■ AIM OF THE TASK ■
In the blog post below about an equal partnership in marriage, who earned more money at a steady job: the writer's step mom or the writer's dad?

Monday, March 24, 2014

I Don't Know If I'm Lucky Or Just Stubborn

My husband and I have an equal partnership.  We both cook, we both clean, and we both share the responsibilities of raising our child(ren).  This was a deal we made when things got serious between us; and reinforced when we talked about having kids.  And again when I got pregnant.  I came from a household where the man ruled his castle with an iron fist and the women had to do all of the work around the house.  It's unfair.  Especially since my step mom also worked at a steady job where she made more money than my dad.  She still had to come home and play housewife, even though she wasn't one.  No doubt, if they had children, she would be the sole care giver for them, too, in addition to her job and her household chores.  (Not too mention, she also has carpal tunnel in both hands and arthritis.)

■ DATASET SECTION ■
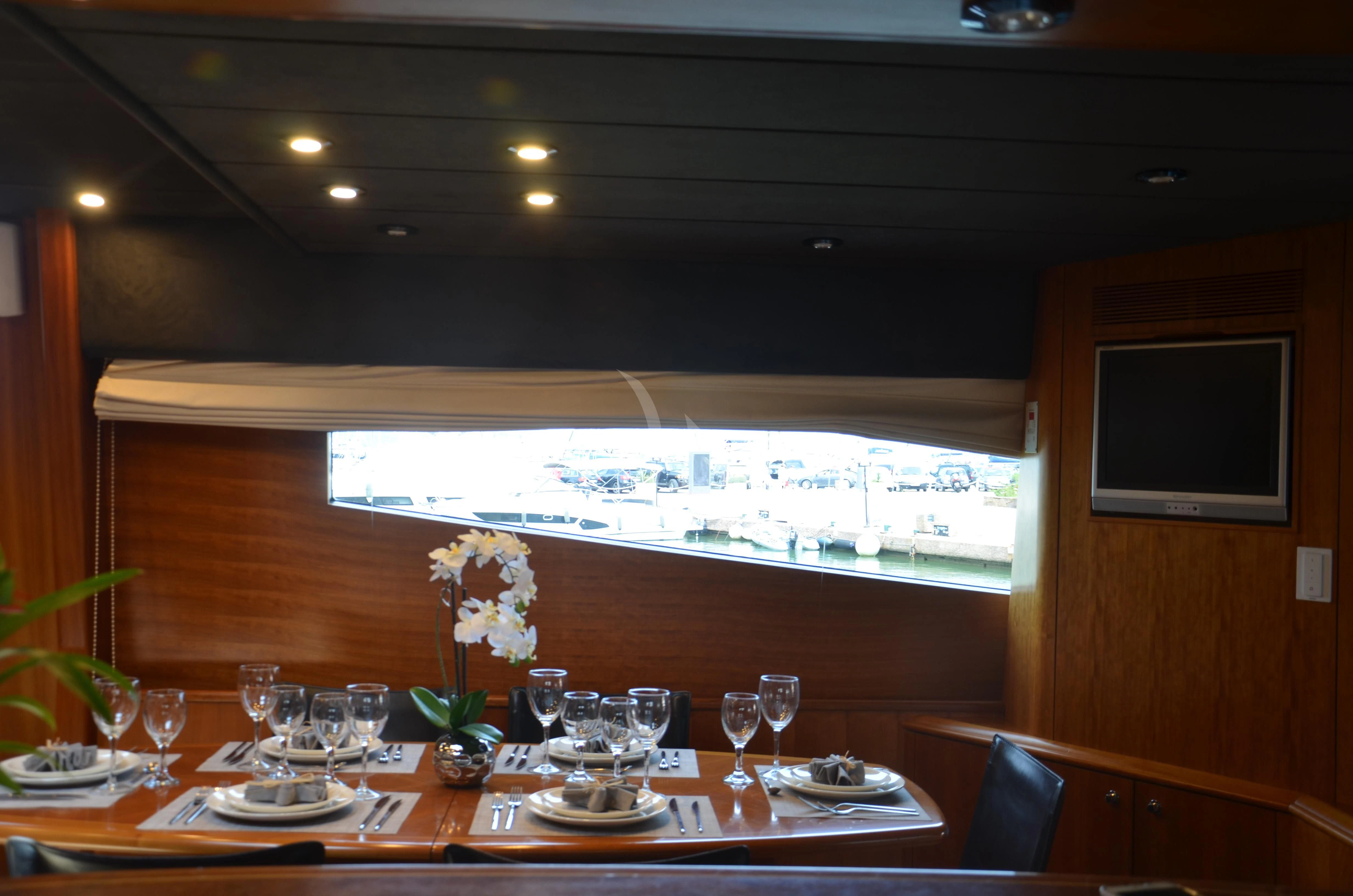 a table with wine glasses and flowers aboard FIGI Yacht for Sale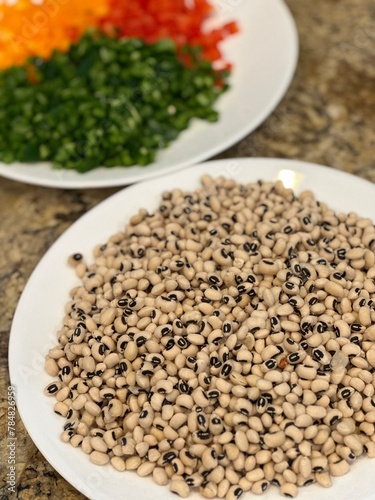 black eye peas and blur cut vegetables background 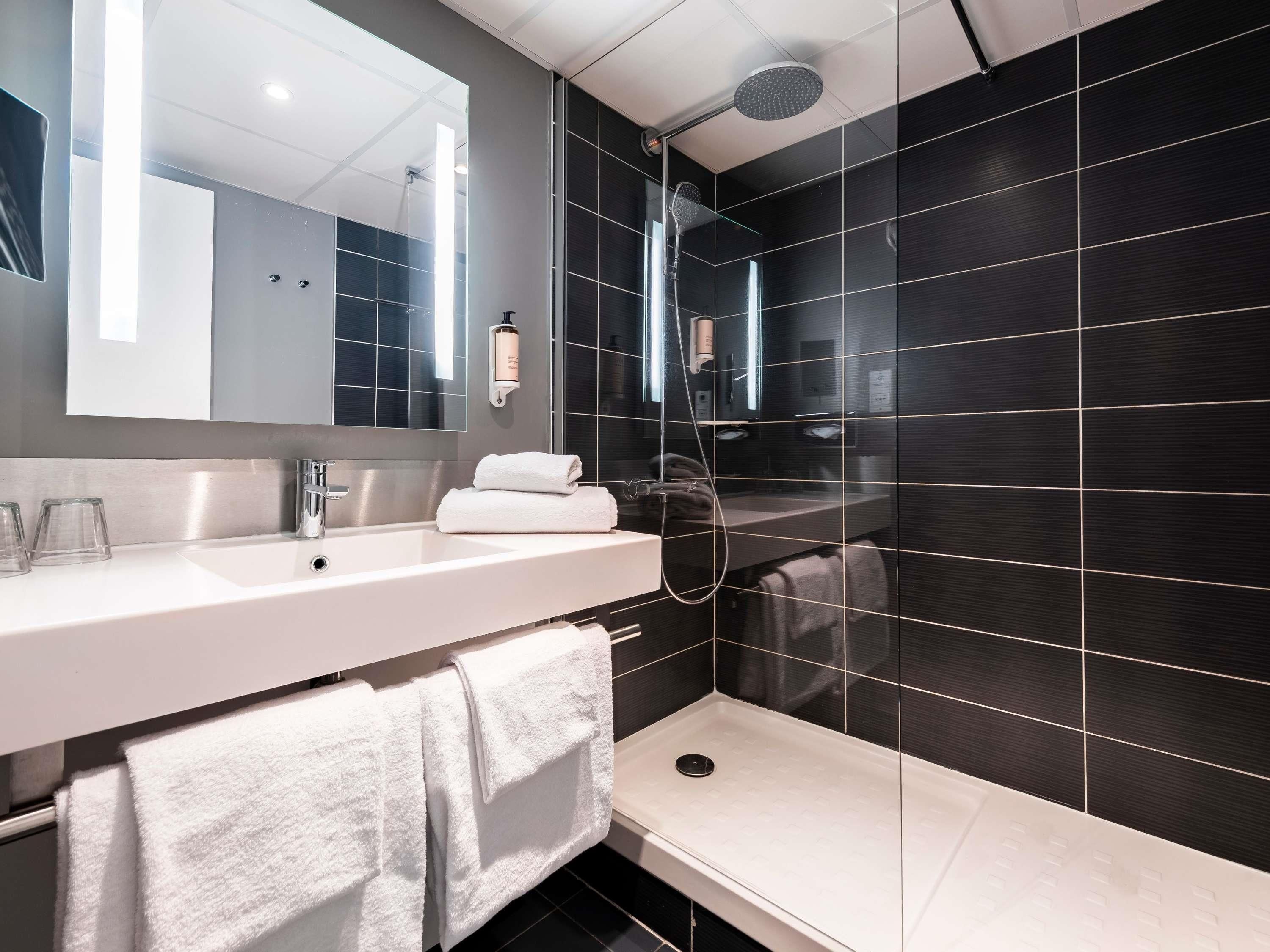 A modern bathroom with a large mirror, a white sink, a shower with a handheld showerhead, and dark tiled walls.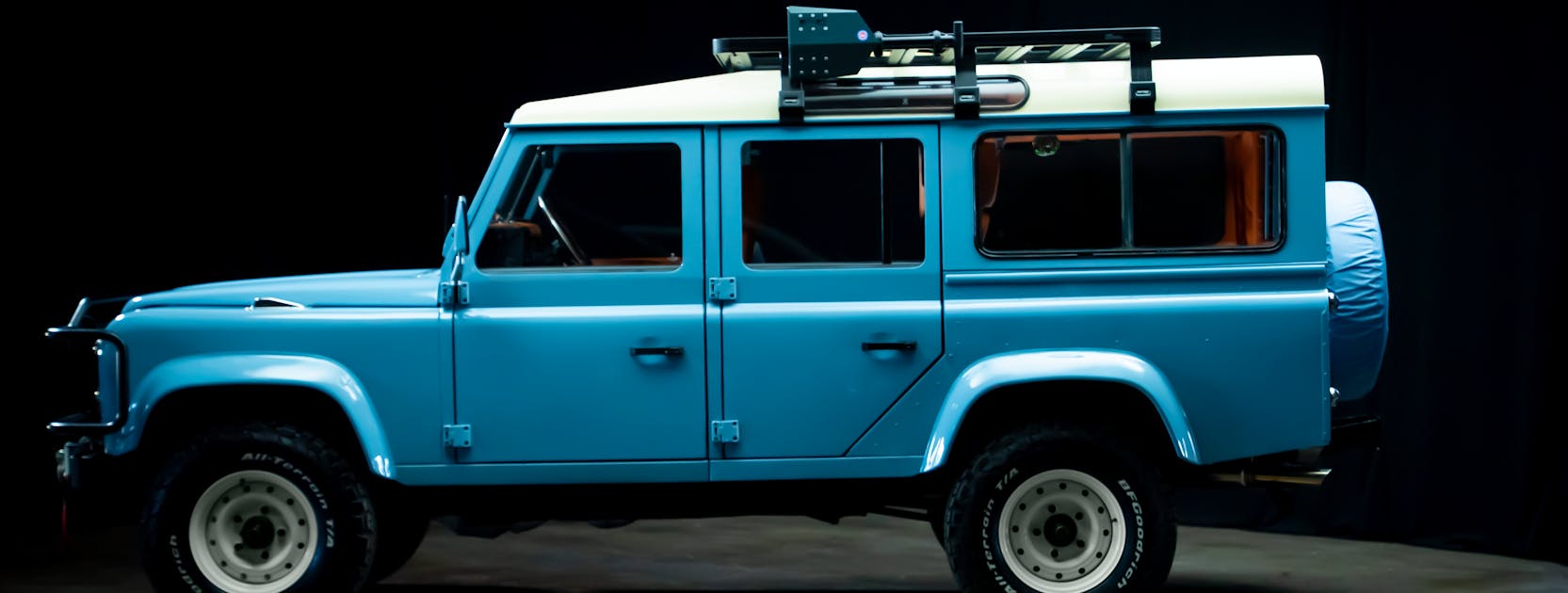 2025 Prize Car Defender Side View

■ YOUR RESPONSE ■
The writer's step mom earned more money than the writer's dad.